Opting the U.S. out of the IMO 2020 agreement – which is not something Verleger discusses – would probably have little impact on shipowners. As was pointed out last week at a CERAWeek panel, shipowner insurers are likely to not insure companies that choose not to comply and a ship without insurance isn’t going very far.
But what Verleger sees Trump doing is suspending or limiting U.S. exports. The question of how that would be implemented and enforced is largely irrelevant, Verleger writes. “Should an export ban occur, the lack of the necessary bureaucratic system to administer it would likely lead to a total suspension of U.S. shipments of key fuels for some time,” he writes. “No refining or trading company would risk the penalties that could be imposed. Trade would stop.” He then lays out a cascading scenario of chaos in fuel markets around the world, the impact of which would be higher prices. As anybody who studies oil markets knows, chaos never lowers prices.
In the report, Verleger discusses the Coalition for American Energy Security (CAES), a new trade group that might be the first energy-themed group to pull virtually all the major oil-related parties together that are often at odds with each other over other issues. The American Petroleum Institute, the American Fuel & Petrochemicals Manufacturers Association and the Independent Petroleum Association of America – they’re all in it together. And making sure the IMO 2020 rules go into effect appear to be their only goal. “We believe the United States should adhere to the scheduled implementation of the International Maritime Organization’s (IMO) standards, which will reduce sulfur emissions from nautical fuel by 80 percent when they take effect in January 2020,” the group states on its homepage, whose content is devoted exclusively to information and news about IMO 2020.
The argument of groups such as CAES now is that companies dutifully invest and prepare for a new regime. Pulling out the rug from those companies at the last minute because of fears of price spikes is unfair and will inevitably lead to delayed investment in the next round of regulation. It is an argument that has prevailed at other times when a new regulation loomed and there were voices that called for a delay or suspension. Those voices inevitably fail and the regulation goes into effect, usually without huge consequences. IMO 2020, however, has been viewed as the most significant change in product specifications possibly ever.
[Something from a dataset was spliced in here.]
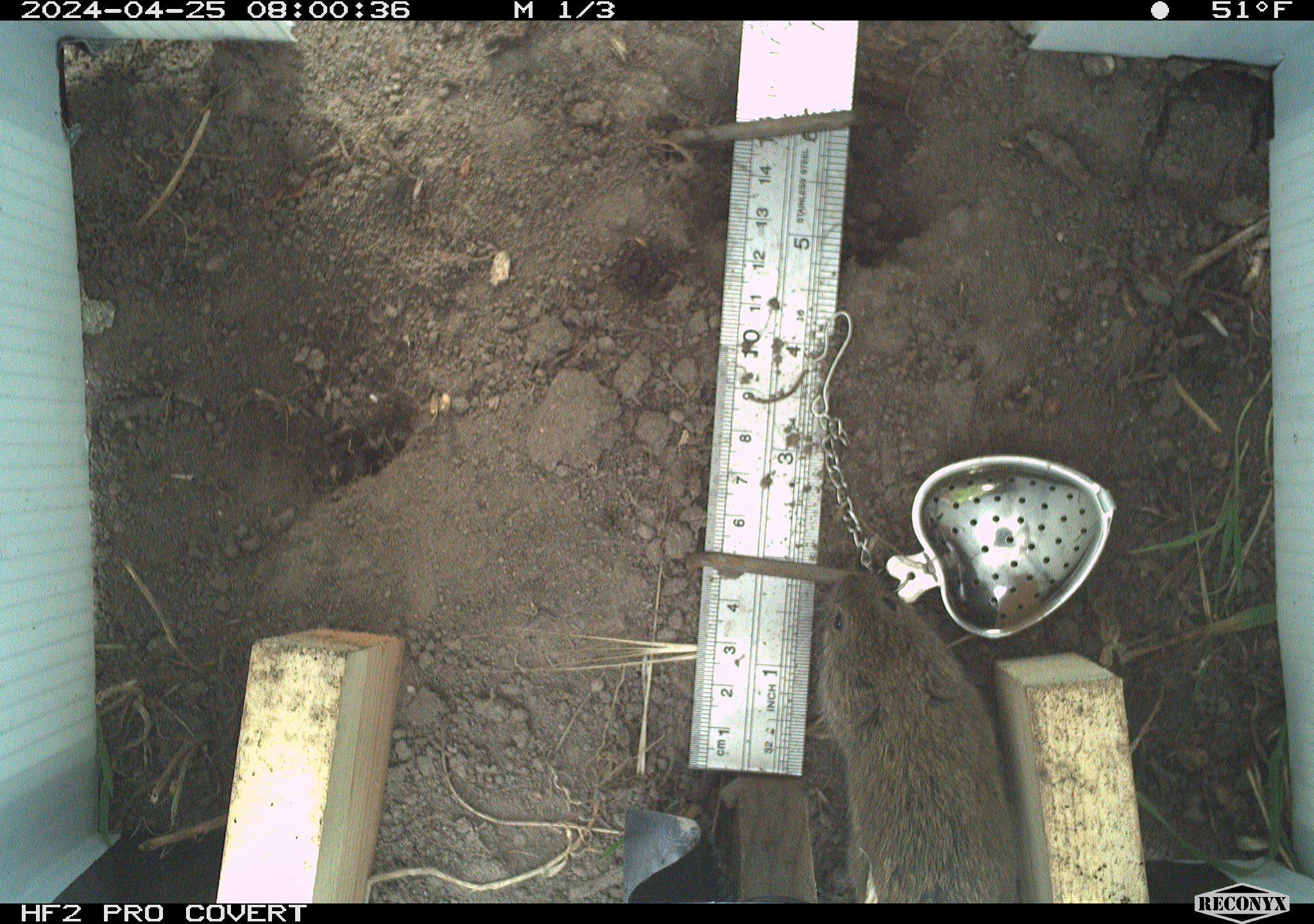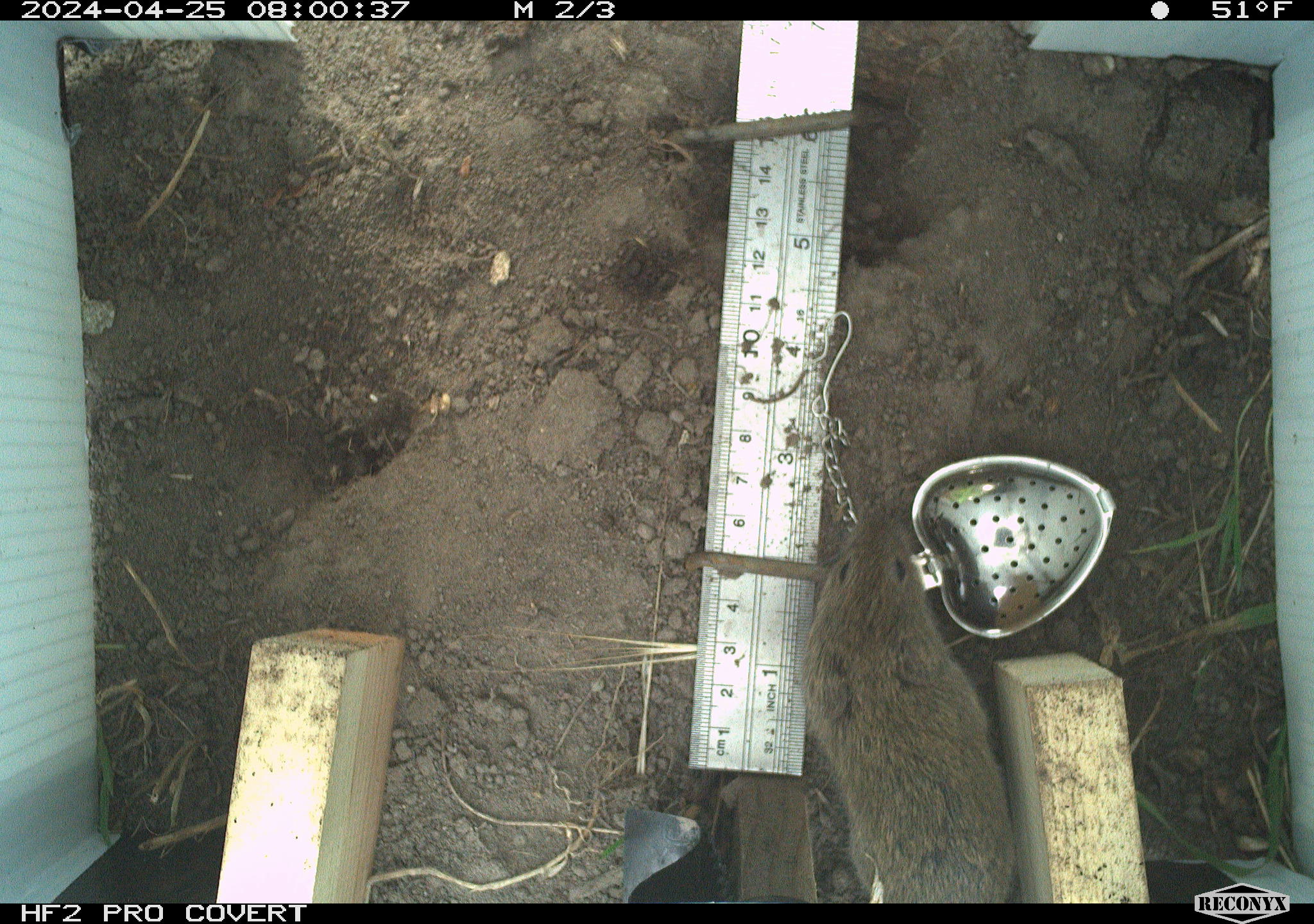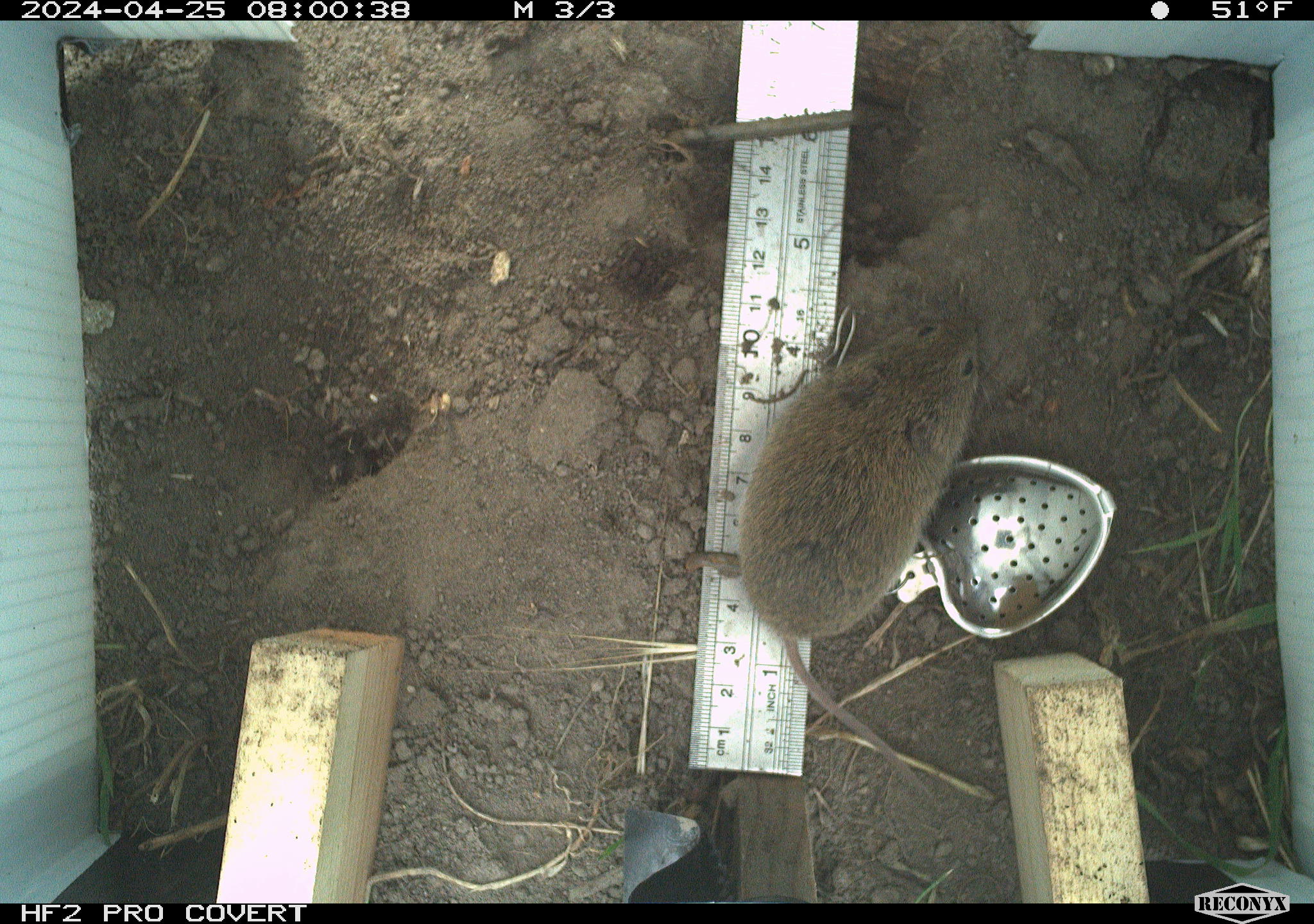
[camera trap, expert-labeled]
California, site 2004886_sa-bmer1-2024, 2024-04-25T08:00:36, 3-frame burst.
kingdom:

According to Verleger, the companies that are in the CAES could reasonably thought to be expecting a windfall from IMO 2020. As we have written previously, the well-crafted models of how the world gets to meet the IMO 2020 standards can’t account for short-term or medium-term disruptions. One such possibility – instead of turning to new low sulfur fuel oil blends at the start of the process, shipping companies will go with what they know, which in this case is marine diesel/marine gasoil. And that could put a squeeze on the distillate market.
“The real opportunity for profit…occurs when environmental regulations change in a way that makes it more difficult to produce specific products,” Verleger writes, citing the price of gasoline moving higher in the mid 2000s as sulfur was cut back in that product. The price of the product moved up more rapidly than the price of crude and the interim can provide a profitable interlude.
But given Trump’s track record on oil prices and on declaring national emergencies, Verleger sees a strong chance he might do it again. “If Trump acted to lower U.S. gasoline and diesel prices, he would be cheered by almost every voter,” he writes. “There would be no effort to block it. The oil industry has few supporters in Congress and even fewer among the general population.”